### À FAIRE 1
Pour chacune des affirmations suivantes, indiquez si elle concorde avec l'extrait choisi, puis citez les mots qui tranchent. (a) Gibellina Vecchia paraît plus propice à une visite méditative. (b) Les photographies ont été prises sur place. (c) Les restes des repas sont jetés.
### À FAIRE 2
Relevez tous les animaux auxquels, selon l'extrait choisi, on donne ce qui ne peut pas se consommer.

### EXTRAIT CHOISI

* * * * *

Mémorial de l'Holocauste / Berlin

Tout compte fait, l'isolement, le dénuement, la végétation qui reprend ses droits, la route calamiteuse qui conduit à Gibellina Vecchia me paraissent plus propices à une visite méditative. Le site - ancré sur les terres de la mafia -  doit toujours résonner de mille douleurs et de mille cris. J'aurais le désir, si je retournais en Sicile, d'aller découvrir l’œuvre in situ. Je ressens parfois l'appel de ces lieux solennels, mais nullement tristes ou affligeants, où parle la mémoire, dans un silence assourdissant. Cette mémoire, sous toutes ses formes, est celle des morts, celle des espaces, celle des éternels retours et des cycles infinis. Il est des lieux où le présent rend hommage à ce qui fut, dans la conscience belle et grave que tout est relié et qu'aucun souffle, aucune souffrance passée, présente ou future, rien de tout cela ne nous est indifférent.


Gibellina Vecchia / état actuel

Note : les photographies sont tirées du net (Flickr et Pinterest)

jeudi 26 mars 2020

Vivre : Still life / 85



Le pain droit sorti du four. Symbole de l'essentiel. Manger à ma faim : je n'ai jamais pu me sentir blasée devant ce privilège. Société de surconsommation ou pas, pouvoir entrer dans un magasin, y trouver de la nourriture et être en mesure de l'acheter m'a toujours paru relever d'une chance inouïe. Un vieux fantasme (sans doute hérité d'une misère atavique, fichée dans mes gênes.)
C'est donc naturellement, ces derniers jours, que je me suis mise à cuisiner à heure fixe, en guise de rituel et d'activité créatrice. Réaliser de nouvelles recettes, inventer des festins avec trois fois rien, jouer, pétrir, décorer. La félicité se poursuit durant le partage émerveillé et quasiment cérémonieux des repas. Malgré leur extrême simplicité (non dépourvue d'élégance), étonnant, comme ils me mettent en joie. Ici, aucun reste, rien ne se perd. Ce qui ne peut pas se consommer se donne au chien, ou aux oiseaux, ou au renard. Ou retourne simplement à la terre. Plus que jamais, manger est un moment fort, grave et jubilatoire, un pur moment de bonheur.

* * * * *

### LIGNES FOURNIES
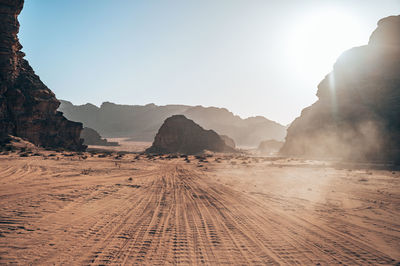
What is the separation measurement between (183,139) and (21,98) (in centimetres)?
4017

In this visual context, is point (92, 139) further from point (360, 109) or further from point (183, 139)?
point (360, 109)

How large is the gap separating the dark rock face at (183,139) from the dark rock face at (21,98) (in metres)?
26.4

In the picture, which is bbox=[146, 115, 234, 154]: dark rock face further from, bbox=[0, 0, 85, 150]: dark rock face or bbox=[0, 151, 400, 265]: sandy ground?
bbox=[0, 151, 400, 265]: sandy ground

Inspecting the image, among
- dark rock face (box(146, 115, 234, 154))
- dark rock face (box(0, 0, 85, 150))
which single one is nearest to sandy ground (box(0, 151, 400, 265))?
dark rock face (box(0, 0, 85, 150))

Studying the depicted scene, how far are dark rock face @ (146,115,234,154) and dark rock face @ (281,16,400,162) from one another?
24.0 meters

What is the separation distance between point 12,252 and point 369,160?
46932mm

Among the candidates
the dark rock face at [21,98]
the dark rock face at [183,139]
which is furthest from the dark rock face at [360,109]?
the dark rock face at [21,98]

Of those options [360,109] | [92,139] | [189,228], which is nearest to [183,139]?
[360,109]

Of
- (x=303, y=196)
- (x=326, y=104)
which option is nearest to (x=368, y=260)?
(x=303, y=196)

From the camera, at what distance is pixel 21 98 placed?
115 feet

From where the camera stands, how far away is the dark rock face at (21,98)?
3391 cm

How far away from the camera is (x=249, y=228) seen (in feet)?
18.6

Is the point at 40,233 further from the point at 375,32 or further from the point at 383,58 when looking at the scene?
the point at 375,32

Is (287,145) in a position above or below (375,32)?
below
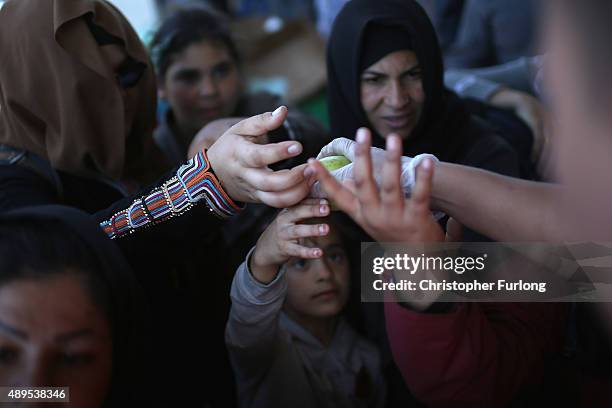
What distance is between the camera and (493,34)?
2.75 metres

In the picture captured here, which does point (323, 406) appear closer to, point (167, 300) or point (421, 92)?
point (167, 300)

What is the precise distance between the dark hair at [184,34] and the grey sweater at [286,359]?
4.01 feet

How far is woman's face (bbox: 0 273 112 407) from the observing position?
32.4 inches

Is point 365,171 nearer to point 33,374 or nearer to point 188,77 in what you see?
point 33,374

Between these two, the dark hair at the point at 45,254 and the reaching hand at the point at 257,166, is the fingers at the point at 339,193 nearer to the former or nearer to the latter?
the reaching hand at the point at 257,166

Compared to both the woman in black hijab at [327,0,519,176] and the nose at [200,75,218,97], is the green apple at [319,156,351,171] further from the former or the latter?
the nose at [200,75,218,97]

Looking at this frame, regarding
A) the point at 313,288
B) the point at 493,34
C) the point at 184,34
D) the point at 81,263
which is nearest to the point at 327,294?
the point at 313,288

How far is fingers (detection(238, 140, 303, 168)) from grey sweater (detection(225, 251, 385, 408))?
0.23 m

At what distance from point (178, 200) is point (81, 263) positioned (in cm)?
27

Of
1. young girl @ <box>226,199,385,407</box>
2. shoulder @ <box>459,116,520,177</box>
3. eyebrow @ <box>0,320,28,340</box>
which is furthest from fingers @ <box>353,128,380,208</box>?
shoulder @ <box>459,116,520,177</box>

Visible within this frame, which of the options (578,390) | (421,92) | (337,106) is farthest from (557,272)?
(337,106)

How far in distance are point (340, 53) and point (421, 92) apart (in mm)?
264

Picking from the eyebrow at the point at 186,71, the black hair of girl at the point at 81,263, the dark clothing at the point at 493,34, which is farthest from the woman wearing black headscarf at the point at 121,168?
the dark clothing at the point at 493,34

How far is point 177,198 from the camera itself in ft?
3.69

* * * * *

### RÉPONSE 1
(a) Oui : « me paraissent plus propices à une visite méditative »
(b) Non : « les photographies sont tirées du net (Flickr et Pinterest) »
(c) Non : « Ici, aucun reste, rien ne se perd. »

### RÉPONSE 2
le chien, les oiseaux, le renard